EXERCISE PROMPT
Reproduce the material below word for word, beginning with the line that contains "What is the exact" and continuing through the line that contains "(321,410) < (455,122)". Omit the pictures from your answer.

-- begin --

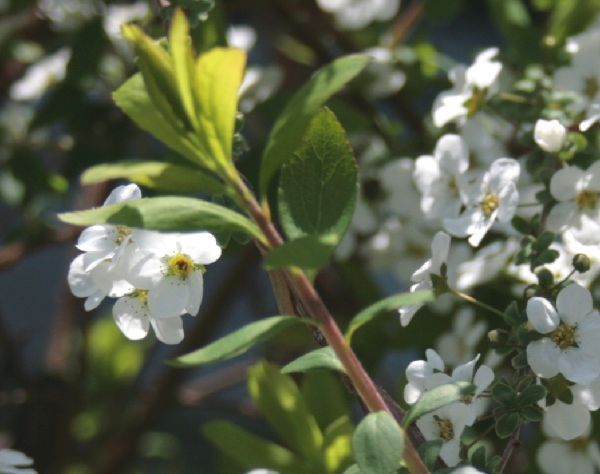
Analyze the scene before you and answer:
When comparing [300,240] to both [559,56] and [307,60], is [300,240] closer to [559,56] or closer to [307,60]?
[559,56]

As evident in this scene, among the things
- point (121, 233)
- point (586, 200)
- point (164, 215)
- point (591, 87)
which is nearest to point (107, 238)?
point (121, 233)

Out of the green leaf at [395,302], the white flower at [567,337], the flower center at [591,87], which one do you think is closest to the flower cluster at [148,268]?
the green leaf at [395,302]

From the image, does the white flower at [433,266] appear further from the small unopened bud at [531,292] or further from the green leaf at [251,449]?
the green leaf at [251,449]

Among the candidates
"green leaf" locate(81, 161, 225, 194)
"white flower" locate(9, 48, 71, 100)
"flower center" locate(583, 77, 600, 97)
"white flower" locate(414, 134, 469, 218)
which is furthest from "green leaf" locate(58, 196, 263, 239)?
"white flower" locate(9, 48, 71, 100)

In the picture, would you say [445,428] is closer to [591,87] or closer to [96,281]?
[96,281]

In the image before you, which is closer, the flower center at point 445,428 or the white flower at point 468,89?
the flower center at point 445,428

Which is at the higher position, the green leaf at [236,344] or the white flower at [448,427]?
the green leaf at [236,344]

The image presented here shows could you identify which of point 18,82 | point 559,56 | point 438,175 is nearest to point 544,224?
point 438,175
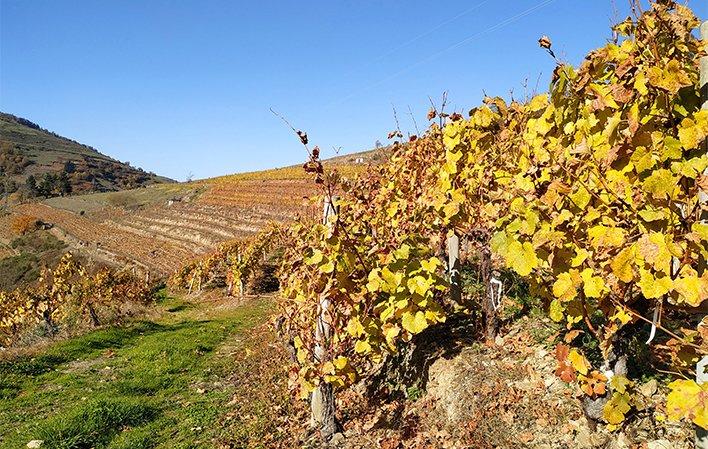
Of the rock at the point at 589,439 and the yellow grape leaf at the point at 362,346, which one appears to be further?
the yellow grape leaf at the point at 362,346

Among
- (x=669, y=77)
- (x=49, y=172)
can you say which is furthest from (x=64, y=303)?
(x=49, y=172)

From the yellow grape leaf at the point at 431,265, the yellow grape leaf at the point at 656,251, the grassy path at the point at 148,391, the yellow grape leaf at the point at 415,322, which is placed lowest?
the grassy path at the point at 148,391

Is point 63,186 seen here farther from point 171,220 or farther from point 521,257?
point 521,257

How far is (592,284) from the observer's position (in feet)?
8.60

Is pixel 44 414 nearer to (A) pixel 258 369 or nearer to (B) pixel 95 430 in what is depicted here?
(B) pixel 95 430

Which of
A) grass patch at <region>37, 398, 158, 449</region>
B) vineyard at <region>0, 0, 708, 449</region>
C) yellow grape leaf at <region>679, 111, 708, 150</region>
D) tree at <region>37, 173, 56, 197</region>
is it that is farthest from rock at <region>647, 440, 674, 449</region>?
tree at <region>37, 173, 56, 197</region>

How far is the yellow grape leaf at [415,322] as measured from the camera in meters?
4.53

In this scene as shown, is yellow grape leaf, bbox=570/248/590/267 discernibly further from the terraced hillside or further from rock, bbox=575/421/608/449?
the terraced hillside

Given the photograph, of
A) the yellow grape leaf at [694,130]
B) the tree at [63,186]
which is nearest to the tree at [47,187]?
the tree at [63,186]

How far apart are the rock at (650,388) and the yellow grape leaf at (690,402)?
241cm

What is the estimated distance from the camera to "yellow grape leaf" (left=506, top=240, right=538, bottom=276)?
262 cm

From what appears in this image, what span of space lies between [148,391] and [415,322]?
20.7ft

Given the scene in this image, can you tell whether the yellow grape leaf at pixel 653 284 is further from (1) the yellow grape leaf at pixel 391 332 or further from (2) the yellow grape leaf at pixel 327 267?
(2) the yellow grape leaf at pixel 327 267

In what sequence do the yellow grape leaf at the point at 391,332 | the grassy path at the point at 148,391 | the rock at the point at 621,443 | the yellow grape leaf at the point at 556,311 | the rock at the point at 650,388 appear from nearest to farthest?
the yellow grape leaf at the point at 556,311
the rock at the point at 621,443
the rock at the point at 650,388
the yellow grape leaf at the point at 391,332
the grassy path at the point at 148,391
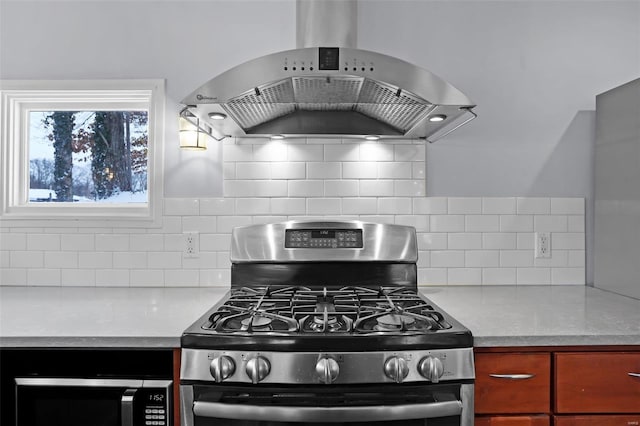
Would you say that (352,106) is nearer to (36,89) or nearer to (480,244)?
(480,244)

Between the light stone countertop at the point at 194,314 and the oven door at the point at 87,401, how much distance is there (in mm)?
114

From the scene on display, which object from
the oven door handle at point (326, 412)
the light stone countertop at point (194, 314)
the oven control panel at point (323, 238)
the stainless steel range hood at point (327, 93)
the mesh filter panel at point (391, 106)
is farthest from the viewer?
the oven control panel at point (323, 238)

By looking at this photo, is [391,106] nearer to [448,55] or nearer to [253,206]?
[448,55]

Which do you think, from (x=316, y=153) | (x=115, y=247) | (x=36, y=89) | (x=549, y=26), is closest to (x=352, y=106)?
(x=316, y=153)

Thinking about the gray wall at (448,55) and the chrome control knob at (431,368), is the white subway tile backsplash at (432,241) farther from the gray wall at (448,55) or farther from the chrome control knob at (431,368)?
the chrome control knob at (431,368)

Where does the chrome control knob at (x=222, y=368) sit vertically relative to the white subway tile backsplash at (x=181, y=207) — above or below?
below

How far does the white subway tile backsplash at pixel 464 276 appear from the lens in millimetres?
2318

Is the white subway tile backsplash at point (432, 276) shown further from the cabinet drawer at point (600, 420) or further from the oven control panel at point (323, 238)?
the cabinet drawer at point (600, 420)

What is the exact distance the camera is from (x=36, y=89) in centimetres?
234

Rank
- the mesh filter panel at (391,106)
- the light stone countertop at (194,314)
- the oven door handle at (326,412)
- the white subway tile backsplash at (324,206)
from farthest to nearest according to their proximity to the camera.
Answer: the white subway tile backsplash at (324,206) < the mesh filter panel at (391,106) < the light stone countertop at (194,314) < the oven door handle at (326,412)

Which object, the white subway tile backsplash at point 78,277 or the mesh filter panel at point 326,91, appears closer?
the mesh filter panel at point 326,91

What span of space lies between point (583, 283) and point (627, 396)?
92 centimetres

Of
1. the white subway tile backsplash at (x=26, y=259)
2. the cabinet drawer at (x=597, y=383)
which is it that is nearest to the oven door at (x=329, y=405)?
the cabinet drawer at (x=597, y=383)

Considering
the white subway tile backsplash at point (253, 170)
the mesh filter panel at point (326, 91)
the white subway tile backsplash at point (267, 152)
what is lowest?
the white subway tile backsplash at point (253, 170)
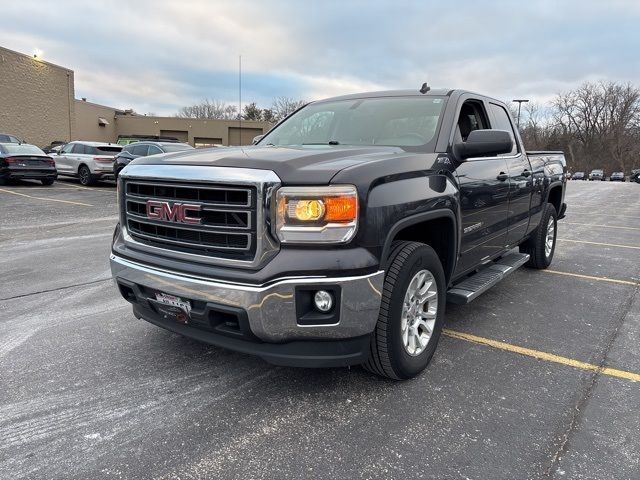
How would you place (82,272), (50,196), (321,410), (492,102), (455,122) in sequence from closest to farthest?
(321,410) < (455,122) < (492,102) < (82,272) < (50,196)

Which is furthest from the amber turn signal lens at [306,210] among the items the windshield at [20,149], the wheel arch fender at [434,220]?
the windshield at [20,149]

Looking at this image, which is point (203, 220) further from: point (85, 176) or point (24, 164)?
point (85, 176)

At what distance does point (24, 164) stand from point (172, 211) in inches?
674

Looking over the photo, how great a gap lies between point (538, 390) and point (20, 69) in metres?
35.4

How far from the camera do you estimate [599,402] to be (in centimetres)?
304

-- end --

TASK RESPONSE
What is the exact distance the camera is from (x=36, y=89) in centimetres?
234

Rank
- the mesh filter panel at (391,106)
- the light stone countertop at (194,314)
- the oven door handle at (326,412)
- the white subway tile backsplash at (324,206)
from farthest to nearest according to their proximity to the camera.
Answer: the white subway tile backsplash at (324,206) < the mesh filter panel at (391,106) < the light stone countertop at (194,314) < the oven door handle at (326,412)

Which object, the white subway tile backsplash at point 78,277 or the mesh filter panel at point 326,91, appears closer?
the mesh filter panel at point 326,91

What span of space lies between point (583, 283) and point (627, 396)?
92 centimetres

Of
1. the white subway tile backsplash at (x=26, y=259)
2. the cabinet drawer at (x=597, y=383)
which is it that is nearest to the oven door at (x=329, y=405)?
the cabinet drawer at (x=597, y=383)

Considering
the white subway tile backsplash at point (253, 170)
the mesh filter panel at point (326, 91)
the white subway tile backsplash at point (267, 152)
what is lowest?
the white subway tile backsplash at point (253, 170)
How would you place (82,272), (50,196), (321,410), (492,102), (455,122) in sequence from closest to farthest?
(321,410) < (455,122) < (492,102) < (82,272) < (50,196)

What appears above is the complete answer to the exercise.